Dream Come True
June 24–October 31, 2016
Avda. Figueroa Alcorta 3415
Buenos Aires
Argentina
Hours: Wednesday–Monday 12–8pm
prensa@malba.org.ar
MALBA presents Yoko Ono. Dream Come True, the first retrospective of Yoko Ono (Tokyo, 1933) ever held in Argentina. Ono is an essential and pioneering figure in conceptual and participatory contemporary art. The show curated by Gunnar B. Kvaran and Agustín Pérez Rubio includes over 80 works, among them texts, objects, videos, films, installations, and sound recordings produced from the early 1950s to the present. The cornerstone of the show are the “Instruction Pieces,” which Ono has been working on for over 60 years. The title of the show can be read as a metaphor for Ono’s artistic career, but also as a commentary on the current global situation which, in Ono’s view, can be improved by group participation and creative exchange.
Ono is associated with conceptual and performance art, as well as the neo-avant-garde Fluxus movement and the happenings of the 1960s. She was one of the first to question the concept of the work of art and the artwork as object, breaking traditional boundaries between artistic disciplines. By inviting viewers to play an active role in the production of the work, she has created a new modality in the relationship between artist and viewer. Ono uses a clear and universal language to produce objects, events, rituals, and actions that culminate in the precise terms she formulates with audience participation. The “Instruction Pieces” consist of simple and poetic messages that invite viewers to perform specific actions such as “listen to the sound of the earth turning” or “light a match and watch till it goes out.”

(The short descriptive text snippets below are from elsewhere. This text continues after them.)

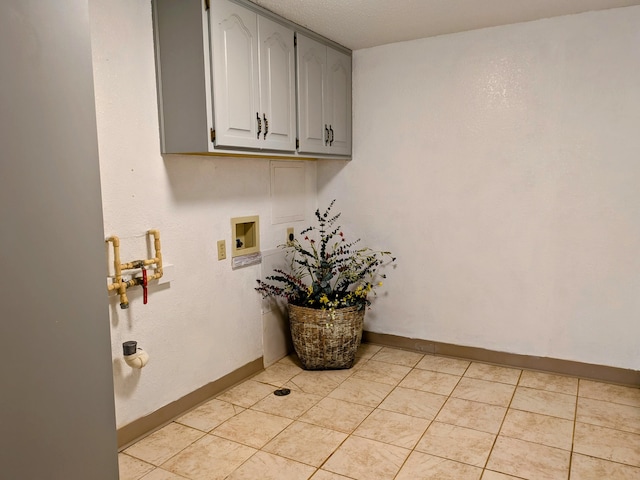 clothes washing area featuring cabinet space, baseboards, washer hookup, and electric dryer hookup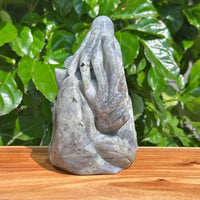 Labradorite octopus carving in a natural light setting, emphasizing the captivating colors and details.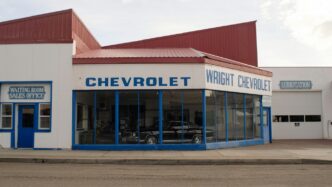 A chevrolet dealership with a car parked in front of it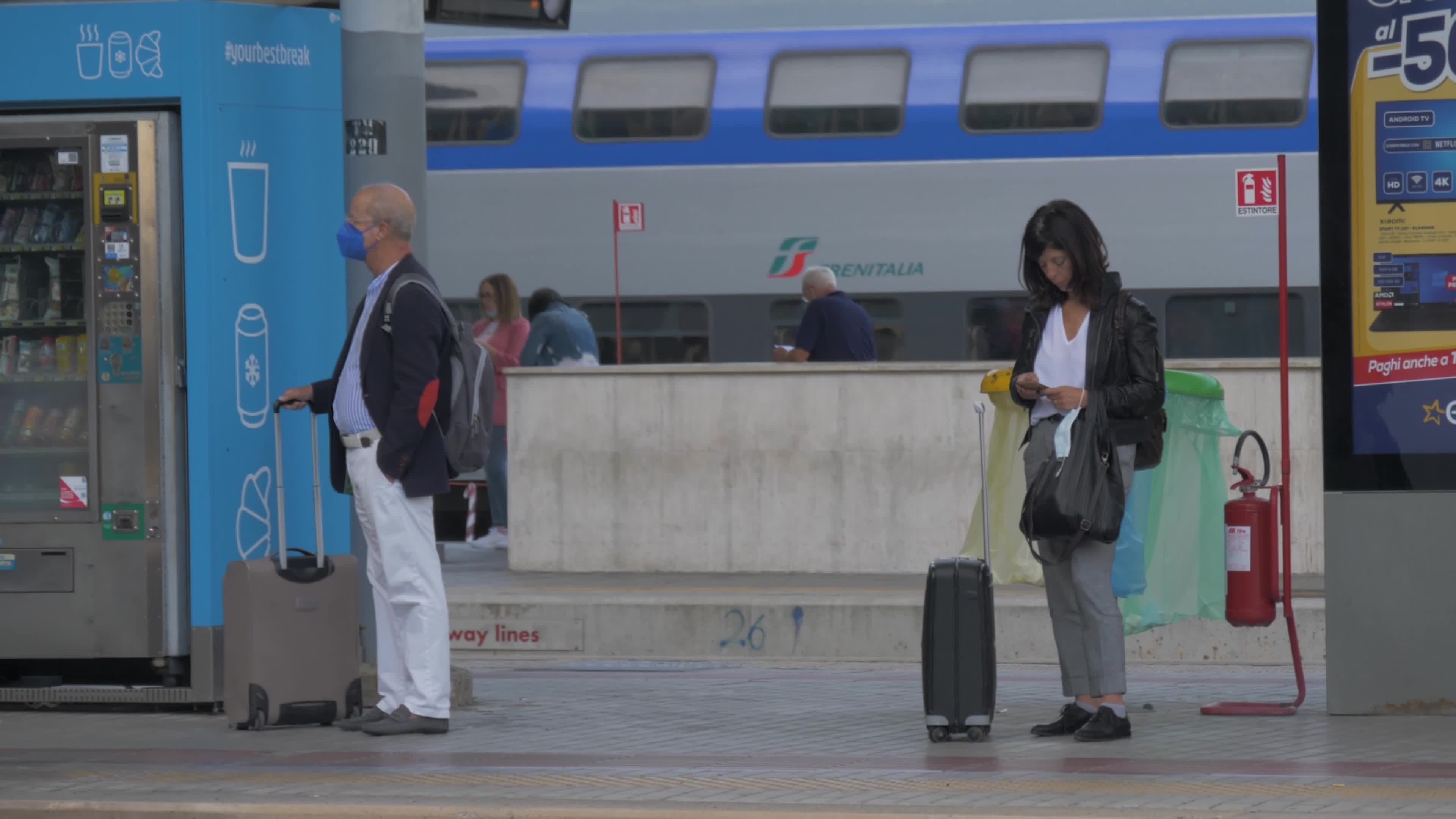 Tourists and workers who take a long-distance train (Green Pass Mandatory) at Tiburtina Station in Rome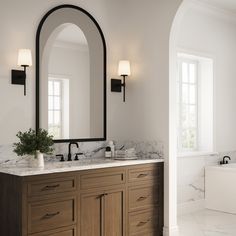 a bathroom with marble counter tops and wooden cabinets, along with two mirrors on the wall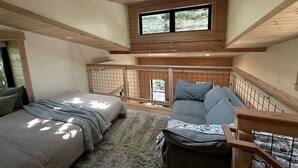 A bedroom with two beds, a sofa, a wooden ceiling, and a window overlooking greenery.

The exhibition project encompasses two instances: the exhibition proper in MALBA’s galleries and the exhibition and communication of a great many works in the public space, the mass media, the internet, and social media. Instructions can be read, then, not only on the walls of MALBA’s galleries, but also on the pages of a newspaper, as part of a “dance festival,” on a billboard in the middle of a major avenue, at a bus stop or subway station; or they are heard on loudspeakers or the radio, or whispered in one’s ear; they might be received in an e-mail or as an image that goes viral on facebook.
In the framework of Dream Come True, Yoko Ono has invited Latin American women who have been subjected to gender violence to form part of the Arising / Resurgiendo project. The work compiles the testimonies received—a text that describes the experience and a photograph of the eyes of the participant—in an installation in MALBA and on the exhibition’s website. Through this instruction, addressed solely to women, Ono offers catharsis and healing to those women whose bodies and minds have been afflicted by acts of aggression. Also, for the exhibition, Ono invited a group of 12 Latin American artists—six men and six women—to produce a work-vessel capable of “taking water” to people, whether to heal their minds or to recognize their courage in expressing themselves. The artists invited for the Water Event were Alexander Apóstol, Tania Bruguera, Antonio Caro, Ana Gallardo, Alfredo Jaar, Runo Lagomarsino, Teresa Margolles, Hernán Marina, Amalia Pica, Liliana Porter, Rosângela Rennó and Tercerunquinto. The work could be addressed to a person, people, or region that desperately needs water. Yoko Ono completes the work of the participating artists by symbolically providing water to fill those vessels. Each of the works will be exhibited in the museum’s galleries as part of the show.
MALBA will publish two books: The exhibition catalogue published solely in Spanish at the explicit request of the artist and and a re-edition of 1,000 copies of Ono’s Grapefruit (1964). In 1970, the first Spanish-language edition of Grapefruit (“Pomelo” in Spanish) was published in Buenos Aires by Ediciones de la Flor publishing house. The edition was so popular it is still sold out.
In Dream Come True, Yoko Ono expands the breadth of a body of work with a strong political and social commitment, specifically to the feminist, pacifist, and environmentalist movements. Ono invites us to embark on an experience that will transform our relationship to ourselves and to others.
Also on view at MALBA:
Voluspa Jarpa. En nuestra pequeña región de por acá (In our little region over here)
July 15–October 3, 2016
Curated by Agustín Pérez Rubio, this site-specific project at MALBA is the first individual exhibition of work by Voluspa Jarpa (Rancagua, Chile, 1971) ever held in a Latin American museum. Recent group shows featuring her work include the VI Havana Biennial, Cuba; the III Bienal do Mercosul, Brazil; the 11th Shanghai Biennial, China; the 12th Istanbul Biennial, Turkey; and the 31st São Paulo Biennial, Brazil. The project at MALBA focuses in the investigation of declassified documents of the Intelligence Services of USA dated between 1948 up to 1994 and related to a group of Latin-American leaders of the Cold War period that had high-level positions and were assassinated or victims of unresolved crimes. The exhibition also questions North American Minimalism, opposing that movement’s austerity and formal asceticism with the political violence that took place at its height.